▶ [WRITTEN PROBLEM]:
Count the lines in the rows below that contain the word "Considering". Give only the number.

Scene-based spatial questions

····················

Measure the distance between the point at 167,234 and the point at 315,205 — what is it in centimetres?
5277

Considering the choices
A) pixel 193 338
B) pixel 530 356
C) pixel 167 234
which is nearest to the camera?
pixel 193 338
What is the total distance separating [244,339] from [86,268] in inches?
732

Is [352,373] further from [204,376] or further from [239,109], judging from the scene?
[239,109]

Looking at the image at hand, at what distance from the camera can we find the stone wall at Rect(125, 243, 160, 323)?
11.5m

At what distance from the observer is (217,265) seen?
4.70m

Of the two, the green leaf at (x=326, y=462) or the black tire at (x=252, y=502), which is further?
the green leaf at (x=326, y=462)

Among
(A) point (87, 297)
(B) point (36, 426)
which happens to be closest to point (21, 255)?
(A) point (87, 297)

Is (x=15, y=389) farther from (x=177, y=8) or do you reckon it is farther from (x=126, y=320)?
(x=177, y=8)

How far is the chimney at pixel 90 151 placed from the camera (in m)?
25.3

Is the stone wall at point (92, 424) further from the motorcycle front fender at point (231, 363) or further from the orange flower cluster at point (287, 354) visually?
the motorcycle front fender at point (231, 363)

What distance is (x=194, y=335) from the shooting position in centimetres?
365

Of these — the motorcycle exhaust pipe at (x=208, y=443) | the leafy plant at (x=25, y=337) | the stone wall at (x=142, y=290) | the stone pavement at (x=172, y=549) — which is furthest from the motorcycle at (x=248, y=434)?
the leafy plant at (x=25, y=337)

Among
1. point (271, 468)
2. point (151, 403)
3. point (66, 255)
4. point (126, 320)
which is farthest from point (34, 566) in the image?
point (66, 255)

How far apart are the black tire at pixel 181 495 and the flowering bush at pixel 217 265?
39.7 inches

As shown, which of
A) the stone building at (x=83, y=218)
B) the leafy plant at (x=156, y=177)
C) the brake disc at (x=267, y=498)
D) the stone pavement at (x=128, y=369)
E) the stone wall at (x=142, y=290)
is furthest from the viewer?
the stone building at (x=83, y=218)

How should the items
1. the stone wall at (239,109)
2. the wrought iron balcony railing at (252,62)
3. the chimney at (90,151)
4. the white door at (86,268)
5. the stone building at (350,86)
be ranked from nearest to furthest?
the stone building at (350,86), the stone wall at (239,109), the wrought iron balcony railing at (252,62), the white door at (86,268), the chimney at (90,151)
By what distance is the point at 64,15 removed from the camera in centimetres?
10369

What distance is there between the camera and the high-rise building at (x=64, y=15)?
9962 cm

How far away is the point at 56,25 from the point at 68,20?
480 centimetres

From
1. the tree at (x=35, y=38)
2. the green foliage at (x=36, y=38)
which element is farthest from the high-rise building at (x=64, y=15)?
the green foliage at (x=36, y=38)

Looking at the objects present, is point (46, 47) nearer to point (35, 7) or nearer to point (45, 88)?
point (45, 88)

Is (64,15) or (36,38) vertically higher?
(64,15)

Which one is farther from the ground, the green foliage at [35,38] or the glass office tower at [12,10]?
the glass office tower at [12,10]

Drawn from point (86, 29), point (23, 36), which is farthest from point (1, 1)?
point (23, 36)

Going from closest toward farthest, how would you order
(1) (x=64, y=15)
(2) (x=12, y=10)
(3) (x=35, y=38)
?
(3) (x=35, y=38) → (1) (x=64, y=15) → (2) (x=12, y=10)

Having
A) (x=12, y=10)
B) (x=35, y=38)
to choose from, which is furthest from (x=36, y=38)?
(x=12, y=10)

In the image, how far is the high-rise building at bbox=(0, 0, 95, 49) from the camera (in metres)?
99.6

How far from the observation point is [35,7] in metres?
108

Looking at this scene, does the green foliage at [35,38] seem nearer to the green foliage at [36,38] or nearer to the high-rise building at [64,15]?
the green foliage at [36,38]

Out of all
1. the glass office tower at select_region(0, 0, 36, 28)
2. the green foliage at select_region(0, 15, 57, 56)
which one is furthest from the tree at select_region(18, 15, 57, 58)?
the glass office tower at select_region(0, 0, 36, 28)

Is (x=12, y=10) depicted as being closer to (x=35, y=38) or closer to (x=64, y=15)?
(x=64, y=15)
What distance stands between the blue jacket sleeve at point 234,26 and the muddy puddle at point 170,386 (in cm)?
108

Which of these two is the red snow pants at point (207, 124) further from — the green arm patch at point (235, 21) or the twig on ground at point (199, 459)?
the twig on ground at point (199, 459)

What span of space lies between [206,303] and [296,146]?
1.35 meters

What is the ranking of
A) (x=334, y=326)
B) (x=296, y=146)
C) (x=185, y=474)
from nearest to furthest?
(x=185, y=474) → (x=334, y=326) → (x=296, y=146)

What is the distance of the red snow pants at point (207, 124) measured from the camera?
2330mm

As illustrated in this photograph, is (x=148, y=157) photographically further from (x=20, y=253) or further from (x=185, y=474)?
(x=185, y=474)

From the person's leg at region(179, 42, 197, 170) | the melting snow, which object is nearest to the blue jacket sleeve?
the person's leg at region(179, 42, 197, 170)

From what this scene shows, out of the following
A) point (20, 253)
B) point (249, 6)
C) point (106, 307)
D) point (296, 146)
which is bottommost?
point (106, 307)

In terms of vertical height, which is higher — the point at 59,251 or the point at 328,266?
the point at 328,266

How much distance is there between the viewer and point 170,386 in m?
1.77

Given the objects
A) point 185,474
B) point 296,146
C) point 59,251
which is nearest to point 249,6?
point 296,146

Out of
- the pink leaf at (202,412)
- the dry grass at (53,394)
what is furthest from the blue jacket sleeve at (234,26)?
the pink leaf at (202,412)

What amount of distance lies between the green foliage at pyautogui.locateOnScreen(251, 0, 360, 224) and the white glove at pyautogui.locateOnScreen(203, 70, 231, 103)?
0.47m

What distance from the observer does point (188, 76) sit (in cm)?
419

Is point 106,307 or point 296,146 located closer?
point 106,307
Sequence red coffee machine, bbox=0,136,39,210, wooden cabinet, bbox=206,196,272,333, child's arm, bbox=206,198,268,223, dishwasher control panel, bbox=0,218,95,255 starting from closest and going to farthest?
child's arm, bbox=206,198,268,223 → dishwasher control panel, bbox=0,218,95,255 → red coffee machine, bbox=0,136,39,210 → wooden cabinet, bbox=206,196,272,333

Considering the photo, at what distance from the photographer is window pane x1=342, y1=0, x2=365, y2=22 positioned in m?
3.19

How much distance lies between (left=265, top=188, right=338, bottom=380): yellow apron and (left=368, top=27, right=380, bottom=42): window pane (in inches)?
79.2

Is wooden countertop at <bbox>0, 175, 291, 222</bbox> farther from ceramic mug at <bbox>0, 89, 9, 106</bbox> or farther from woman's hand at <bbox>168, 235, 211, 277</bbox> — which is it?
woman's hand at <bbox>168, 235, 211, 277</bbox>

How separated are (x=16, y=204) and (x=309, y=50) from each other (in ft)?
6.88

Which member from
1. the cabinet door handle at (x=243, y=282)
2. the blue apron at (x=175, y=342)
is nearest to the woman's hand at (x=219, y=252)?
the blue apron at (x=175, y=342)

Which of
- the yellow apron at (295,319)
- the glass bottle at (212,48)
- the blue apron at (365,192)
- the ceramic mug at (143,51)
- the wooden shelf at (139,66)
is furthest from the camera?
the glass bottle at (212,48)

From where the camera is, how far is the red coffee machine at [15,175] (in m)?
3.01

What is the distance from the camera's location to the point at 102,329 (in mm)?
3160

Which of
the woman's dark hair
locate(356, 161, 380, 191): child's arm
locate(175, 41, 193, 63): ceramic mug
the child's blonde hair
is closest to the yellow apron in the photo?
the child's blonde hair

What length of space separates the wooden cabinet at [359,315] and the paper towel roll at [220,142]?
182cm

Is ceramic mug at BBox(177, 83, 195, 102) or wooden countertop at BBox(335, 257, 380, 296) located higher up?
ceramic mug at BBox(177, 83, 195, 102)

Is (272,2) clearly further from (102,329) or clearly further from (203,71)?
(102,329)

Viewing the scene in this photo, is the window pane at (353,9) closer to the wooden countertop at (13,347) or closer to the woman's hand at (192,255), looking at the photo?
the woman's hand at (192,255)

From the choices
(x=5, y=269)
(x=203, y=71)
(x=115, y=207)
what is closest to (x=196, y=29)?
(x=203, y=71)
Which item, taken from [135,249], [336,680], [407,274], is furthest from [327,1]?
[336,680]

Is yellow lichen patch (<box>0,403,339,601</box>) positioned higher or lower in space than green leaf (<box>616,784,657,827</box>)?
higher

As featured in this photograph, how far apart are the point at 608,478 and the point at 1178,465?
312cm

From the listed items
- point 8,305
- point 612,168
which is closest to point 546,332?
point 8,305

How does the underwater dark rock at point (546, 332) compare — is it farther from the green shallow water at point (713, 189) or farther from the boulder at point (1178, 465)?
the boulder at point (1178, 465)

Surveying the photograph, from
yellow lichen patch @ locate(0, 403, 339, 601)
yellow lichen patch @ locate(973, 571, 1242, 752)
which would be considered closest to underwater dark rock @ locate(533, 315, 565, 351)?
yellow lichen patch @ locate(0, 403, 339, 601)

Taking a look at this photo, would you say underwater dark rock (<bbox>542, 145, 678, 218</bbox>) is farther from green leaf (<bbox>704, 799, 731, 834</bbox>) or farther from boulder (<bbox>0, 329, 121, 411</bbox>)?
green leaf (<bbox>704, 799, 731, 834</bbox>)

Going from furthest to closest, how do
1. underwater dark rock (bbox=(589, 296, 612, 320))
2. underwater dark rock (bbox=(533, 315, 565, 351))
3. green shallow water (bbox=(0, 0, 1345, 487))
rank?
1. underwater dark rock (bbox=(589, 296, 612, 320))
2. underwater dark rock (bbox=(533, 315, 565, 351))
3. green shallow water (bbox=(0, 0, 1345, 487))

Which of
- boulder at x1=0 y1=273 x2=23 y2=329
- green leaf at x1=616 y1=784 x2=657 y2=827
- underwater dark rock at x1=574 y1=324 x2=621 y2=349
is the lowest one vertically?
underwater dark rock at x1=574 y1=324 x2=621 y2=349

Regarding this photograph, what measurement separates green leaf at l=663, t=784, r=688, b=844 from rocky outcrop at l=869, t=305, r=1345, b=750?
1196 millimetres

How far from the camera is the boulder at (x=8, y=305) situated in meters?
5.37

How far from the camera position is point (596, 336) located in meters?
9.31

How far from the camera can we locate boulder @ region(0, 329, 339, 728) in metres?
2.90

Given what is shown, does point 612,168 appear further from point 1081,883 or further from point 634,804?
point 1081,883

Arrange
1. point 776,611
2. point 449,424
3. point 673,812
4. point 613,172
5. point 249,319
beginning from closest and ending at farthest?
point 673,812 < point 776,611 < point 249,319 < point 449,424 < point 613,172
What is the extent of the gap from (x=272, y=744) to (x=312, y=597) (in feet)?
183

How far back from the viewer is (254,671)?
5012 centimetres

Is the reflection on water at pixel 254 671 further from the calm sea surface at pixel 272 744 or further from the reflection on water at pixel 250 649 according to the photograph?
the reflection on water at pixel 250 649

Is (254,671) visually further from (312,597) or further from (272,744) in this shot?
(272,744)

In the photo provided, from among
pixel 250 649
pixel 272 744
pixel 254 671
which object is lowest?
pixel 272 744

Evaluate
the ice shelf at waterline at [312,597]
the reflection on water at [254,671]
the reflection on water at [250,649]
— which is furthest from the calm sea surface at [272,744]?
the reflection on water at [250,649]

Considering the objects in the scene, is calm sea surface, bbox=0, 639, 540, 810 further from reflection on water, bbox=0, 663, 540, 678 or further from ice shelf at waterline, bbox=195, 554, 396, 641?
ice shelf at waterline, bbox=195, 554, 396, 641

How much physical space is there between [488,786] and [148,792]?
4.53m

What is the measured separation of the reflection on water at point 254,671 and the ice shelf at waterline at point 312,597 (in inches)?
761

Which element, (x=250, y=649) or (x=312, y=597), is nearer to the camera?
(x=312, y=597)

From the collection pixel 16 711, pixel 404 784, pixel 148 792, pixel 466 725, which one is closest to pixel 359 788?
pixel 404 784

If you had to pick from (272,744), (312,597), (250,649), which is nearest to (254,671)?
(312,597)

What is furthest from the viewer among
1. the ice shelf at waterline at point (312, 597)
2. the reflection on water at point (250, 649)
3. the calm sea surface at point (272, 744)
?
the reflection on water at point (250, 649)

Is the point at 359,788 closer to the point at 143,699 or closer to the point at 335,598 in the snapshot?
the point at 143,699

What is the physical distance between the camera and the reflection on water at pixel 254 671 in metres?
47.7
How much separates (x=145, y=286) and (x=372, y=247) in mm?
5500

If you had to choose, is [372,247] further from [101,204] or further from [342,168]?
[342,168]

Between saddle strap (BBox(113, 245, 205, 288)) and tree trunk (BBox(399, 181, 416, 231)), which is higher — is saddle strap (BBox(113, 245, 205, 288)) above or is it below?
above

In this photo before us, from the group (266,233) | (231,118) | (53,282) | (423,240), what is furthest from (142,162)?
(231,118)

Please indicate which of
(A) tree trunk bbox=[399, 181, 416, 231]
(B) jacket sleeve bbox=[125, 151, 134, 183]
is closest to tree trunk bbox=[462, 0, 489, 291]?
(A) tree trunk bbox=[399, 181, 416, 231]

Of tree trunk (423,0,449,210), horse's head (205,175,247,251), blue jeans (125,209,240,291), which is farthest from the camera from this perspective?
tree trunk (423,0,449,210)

····················

▶ [FULL ANSWER]:
3